In fiscal years 1993 and 1994, sufficient data were available to indicate the need for health investigations at about 35% of sites, including sites where concern was for current or past exposures to hazardous substances released from the sites. The investigations are examining human exposure and health effects. ATSDR has a backlog of health followups; approximately 15% of followups can currently be completed each year.

As I mentioned, ATSDR can be petitioned by an individual to conduct a public health assessment of a site. The Agency has received 394 petitions to date, representing 323 individual sites. An average of 80 petitions are received annually. We are currently accepting about 75% of petitions for conduct of public health assessments or health consultations. About 55% of petitions come from individual or community groups; about 8% come from members of Congress. The large number of petitions received annually is a demanding workload for ATSDR; to put these 80 into perspective, EPA added 23 sites to the NPL in 1991, 30 in 1992.

Health Effects Investigations

Another of the CERCLA mandates requires that we conduct studies of the adverse health effects of exposure to hazardous substances from waste sites. Epidemiologic studies conducted by ATSDR, state health departments, and academic institutions are of two types: a) studies that examine the health of persons around individual sites and b) studies that combine populations around sites and their data for aggregate analysis.

Health investigations help identify persons for whom exposures can be interdicted, add important information about risk factors for diseases and illnesses, identify vulnerable populations on whom to focus prevention activities, determine relationships between exposure and adverse health effects, and help determine or evaluate measures to prevent or mitigate adverse health conditions. Findings from human health studies are also significant material for inclusion in site-specific risk assessments.

Aggregated Site Studies

Investigating the broad picture of the association between hazardous waste sites and public health impact requires combining site populations with common environmental characteristics, thereby increasing the size of the human populations investigated. This aggregating of sites has been used as an investigative method by researchers examining the association between cancer and birth defects rates in areas around hazardous waste sites.

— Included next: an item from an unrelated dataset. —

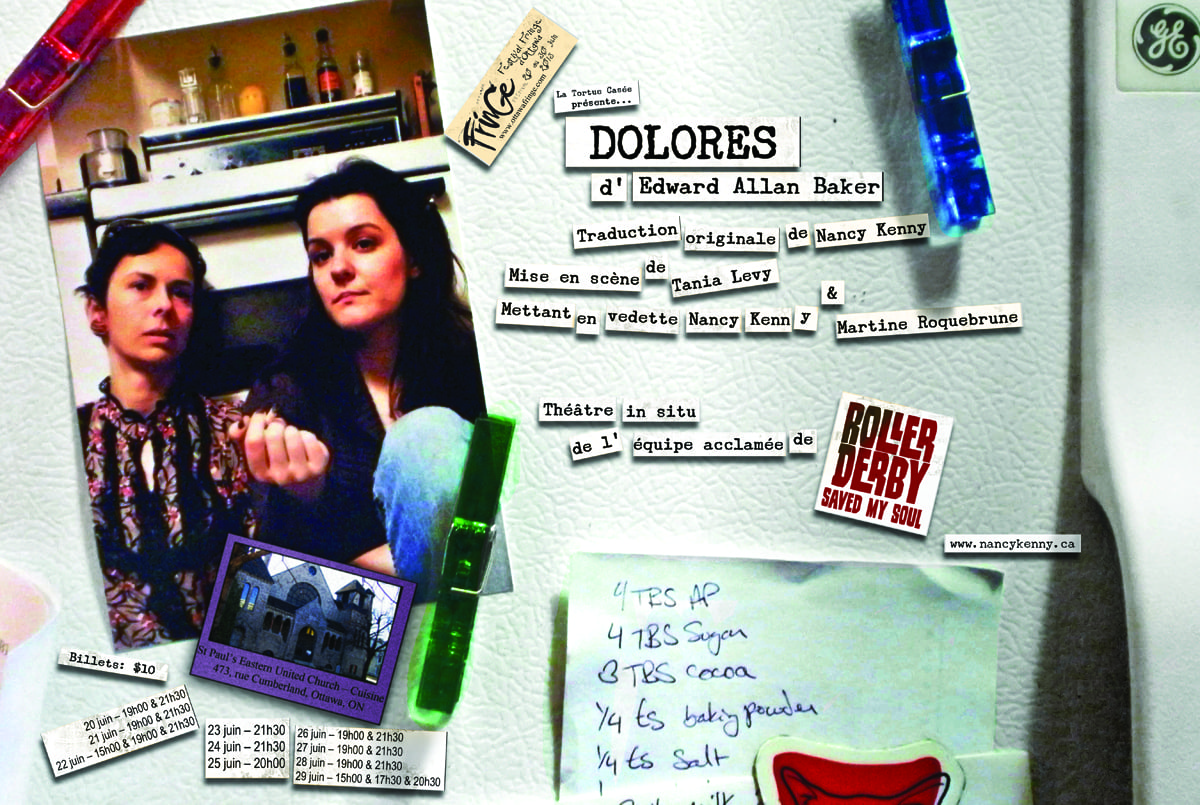 Poster from the first production of  Dolores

Two sets of investigators have reported an increased frequency of cancers in counties surrounding hazardous waste sites. In 1983, the New Jersey Health Department reported that age-adjusted gastrointestinal (GI) cancer mortality rates (all sites combined) were higher in 20 of New Jersey's 21 counties than national rates. Within specific sex and race groups, cancer mortality rates in the state during the period 1968-1977 significantly exceeded national rates for cancers of the esophagus, stomach, colon, and rectum. The environmental variables most frequently associated with GI cancer mortality rates were population density, degree of urbanization, and presence of toxic waste disposal sites. Similarly, an EPA study was conducted of 593 hazardous waste sites in 339 U.S. counties of 49 states where analytic evidence showed contaminated groundwater as the sole source of drinking water supply. For each identified county, age-adjusted, site-specific cancer mortality rates for 13 major cancer sites (anatomic) were extracted from U.S. Cancer Mortality and Trends (1950-1979) for white males and females during the decade 1970-1979. Statistically significant associations between excess deaths and all counties with hazardous waste sites, when compared to all counties without hazardous waste sites, were shown for cancers of the lung, bladder, esophagus, stomach, large intestine, and rectum for white males; and for cancers of the lung, breast, bladder, stomach, large intestine, and rectum for white females. Neither the EPA nor the New Jersey studies reported any data bearing on the levels of exposure of these residents, which is a significant limitation.

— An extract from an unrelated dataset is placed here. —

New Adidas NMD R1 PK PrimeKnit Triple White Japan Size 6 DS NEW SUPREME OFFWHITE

A New York State Health Department study examined the association between congenital malformations in children and maternal proximity to hazardous waste sites in the state. The study included data for 9,313 newborns with congenital malformations, as recorded in the New York State Congenital Malformations Registry, and 17,802 healthy comparison children. A total of 590 hazardous waste sites in 20 New York counties were selected for analysis of the incidence of malformations. (Waste sites in New York City were excluded, given what were presumed unique sociodemographic and geographic characteristics compared with the rest of the state.) An exposure risk index was created for each respondent within a 1-mile radius of the birth residence. Through statistical analysis, the investigators controlled for several possible confounding variables, including maternal age, race, education, complications during pregnancy, birth weight, length of gestation, and sex of child. It is important to note that other possible confounding factors, such as smoking and alcohol history, maternal and paternal occupational exposures, and maternal nutritional status were not evaluated because of lack of data. Results indicated that maternal proximity to hazardous waste sites may carry an additional risk of approximately 12% of bearing children with congenital malformations. Higher malformation rates were associated with both a higher exposure risk (63% increase in risk) and documentation of off-site chemical leaks (17% increased risk). These results are the subject of follow-up investigation by ATSDR and the New York State Health Department.

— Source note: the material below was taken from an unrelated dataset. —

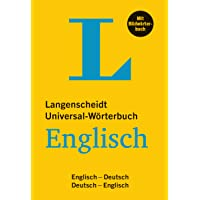 Langenscheidt Universal-Wörterbuch Englisch - mit Bildwörterbuch: Englisch-Deutsch/Deutsch-Englisch (Langenscheidt Universal-Wörterbücher)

ATSDR funded an additional birth defects study by the California Department of Health Services. The department conducted a study investigating the relationship between maternal residence and the presence of hazardous waste sites for the risk of congenital malformations. The study evaluated births between 1983 and 1985; 5,617 births with congenital malformations were evaluated. The study concluded that maternal residence at the time of the child's birth in a census tract with a hazardous waste site, significantly increased the risk of giving birth to an infant with malformations of the heart and circulatory system.

Studies by ATSDR and other researchers indicate that adverse reproductive outcomes may be related to consumption of contaminated drinking water or living in proximity to hazardous waste sites. For example, birth defects and developmental disabilities were evaluated by ATSDR-funded surveillance systems in Iowa, New Jersey, and Washington. These states used birth defects registries and birth records to assess populations potentially exposed to hazardous substances in specific geographic areas. In Iowa, investigators found an association between herbicides in public drinking water and urogenital and limb reduction birth defects and small babies for their gestational age. In New Jersey, investigators found links between solvents in public drinking water and excess small babies for their gestational age, and cardiac, oral clefts, and central nervous system birth defects. Data on birth defects from these state surveillance systems will be the subject of additional epidemiologic studies to clarify any associations with hazardous waste sites.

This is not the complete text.